Il mercato sotto casa, il produttore dietro l’angolo

Negli ultimi anni è cresciuta l’attenzione verso i prodotti locali, i mercati contadini, i gruppi di acquisto solidale, le filiere corte. Il nome tecnico è “chilometro zero” — roba prodotta vicino a te, che non ha fatto migliaia di chilometri su un camion prima di arrivare sul tuo tavolo.

L’idea è buona. E non è solo una questione di moda o di sensibilità ambientale. Dal punto di vista economico, comprare direttamente dal produttore può significare pagare meno per avere qualità migliore.

Quando compri un pomodoro al supermercato, stai pagando il produttore, il grossista, il trasportatore, il centro di distribuzione, il supermercato. Ogni passaggio aggiunge un margine.
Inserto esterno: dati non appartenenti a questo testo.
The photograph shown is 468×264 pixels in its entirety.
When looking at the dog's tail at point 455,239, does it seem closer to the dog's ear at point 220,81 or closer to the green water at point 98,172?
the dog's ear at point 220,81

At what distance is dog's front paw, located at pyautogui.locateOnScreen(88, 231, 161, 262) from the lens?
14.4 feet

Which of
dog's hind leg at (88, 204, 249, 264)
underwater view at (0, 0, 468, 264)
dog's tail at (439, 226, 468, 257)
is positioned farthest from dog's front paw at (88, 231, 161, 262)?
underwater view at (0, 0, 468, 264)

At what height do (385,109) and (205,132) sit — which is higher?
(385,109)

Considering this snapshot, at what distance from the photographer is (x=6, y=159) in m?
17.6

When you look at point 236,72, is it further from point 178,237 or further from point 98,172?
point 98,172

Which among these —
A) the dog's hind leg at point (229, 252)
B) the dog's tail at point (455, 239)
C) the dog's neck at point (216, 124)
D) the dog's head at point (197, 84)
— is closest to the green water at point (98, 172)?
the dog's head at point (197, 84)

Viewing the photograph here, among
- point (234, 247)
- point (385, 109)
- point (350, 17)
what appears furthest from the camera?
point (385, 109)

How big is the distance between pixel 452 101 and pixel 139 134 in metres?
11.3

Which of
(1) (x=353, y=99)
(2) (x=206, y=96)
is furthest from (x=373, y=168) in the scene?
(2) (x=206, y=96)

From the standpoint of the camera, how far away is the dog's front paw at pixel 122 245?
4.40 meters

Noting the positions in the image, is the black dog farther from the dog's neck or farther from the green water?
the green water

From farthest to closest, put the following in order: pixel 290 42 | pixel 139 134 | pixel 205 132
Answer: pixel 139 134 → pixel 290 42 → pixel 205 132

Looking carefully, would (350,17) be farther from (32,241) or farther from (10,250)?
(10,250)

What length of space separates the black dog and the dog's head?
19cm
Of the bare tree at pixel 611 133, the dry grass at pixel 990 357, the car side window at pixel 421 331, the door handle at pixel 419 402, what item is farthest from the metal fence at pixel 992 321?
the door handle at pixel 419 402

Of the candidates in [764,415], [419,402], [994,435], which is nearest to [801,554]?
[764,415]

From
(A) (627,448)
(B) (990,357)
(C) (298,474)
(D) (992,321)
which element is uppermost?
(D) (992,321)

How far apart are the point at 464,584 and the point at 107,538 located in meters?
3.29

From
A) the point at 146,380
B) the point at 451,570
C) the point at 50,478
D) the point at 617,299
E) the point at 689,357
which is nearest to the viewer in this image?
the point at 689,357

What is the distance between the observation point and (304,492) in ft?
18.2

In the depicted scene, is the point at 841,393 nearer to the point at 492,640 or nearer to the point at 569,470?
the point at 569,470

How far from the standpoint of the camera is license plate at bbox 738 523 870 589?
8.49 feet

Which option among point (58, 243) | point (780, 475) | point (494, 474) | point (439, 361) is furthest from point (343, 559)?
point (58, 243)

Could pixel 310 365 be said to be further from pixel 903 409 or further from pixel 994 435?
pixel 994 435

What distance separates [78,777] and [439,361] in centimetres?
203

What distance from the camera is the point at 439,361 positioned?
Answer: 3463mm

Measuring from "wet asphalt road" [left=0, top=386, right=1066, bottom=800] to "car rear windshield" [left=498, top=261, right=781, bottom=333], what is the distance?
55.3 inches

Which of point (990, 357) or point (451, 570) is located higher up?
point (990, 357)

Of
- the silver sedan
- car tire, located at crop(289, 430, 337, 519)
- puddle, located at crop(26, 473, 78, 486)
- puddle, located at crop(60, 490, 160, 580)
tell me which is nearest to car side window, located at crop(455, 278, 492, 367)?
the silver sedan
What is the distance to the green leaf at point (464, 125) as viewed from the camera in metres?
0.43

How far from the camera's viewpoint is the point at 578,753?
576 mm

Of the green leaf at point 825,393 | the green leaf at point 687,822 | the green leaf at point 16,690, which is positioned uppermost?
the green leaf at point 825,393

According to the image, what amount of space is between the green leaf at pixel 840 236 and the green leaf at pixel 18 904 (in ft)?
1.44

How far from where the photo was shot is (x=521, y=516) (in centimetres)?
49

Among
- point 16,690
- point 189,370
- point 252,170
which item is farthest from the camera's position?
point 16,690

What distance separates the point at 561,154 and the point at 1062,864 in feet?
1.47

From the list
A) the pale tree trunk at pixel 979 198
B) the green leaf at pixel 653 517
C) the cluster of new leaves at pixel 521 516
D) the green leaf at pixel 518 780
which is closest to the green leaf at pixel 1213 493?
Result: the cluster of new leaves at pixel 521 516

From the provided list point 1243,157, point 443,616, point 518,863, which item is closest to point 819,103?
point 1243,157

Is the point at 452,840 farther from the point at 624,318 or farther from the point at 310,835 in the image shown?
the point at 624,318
Quando compri lo stesso pomodoro al mercato contadino del sabato mattina, elimini quasi tutti quei passaggi. Il prezzo può essere lo stesso o anche inferiore, e la qualità spesso è superiore.

I Gruppi di Acquisto Solidale

I GAS — Gruppi di Acquisto Solidale — funzionano così: un gruppo di famiglie si organizza per comprare insieme, direttamente dai produttori locali, grandi quantità di prodotti. Frutta, verdura, legumi, olio, farina, uova.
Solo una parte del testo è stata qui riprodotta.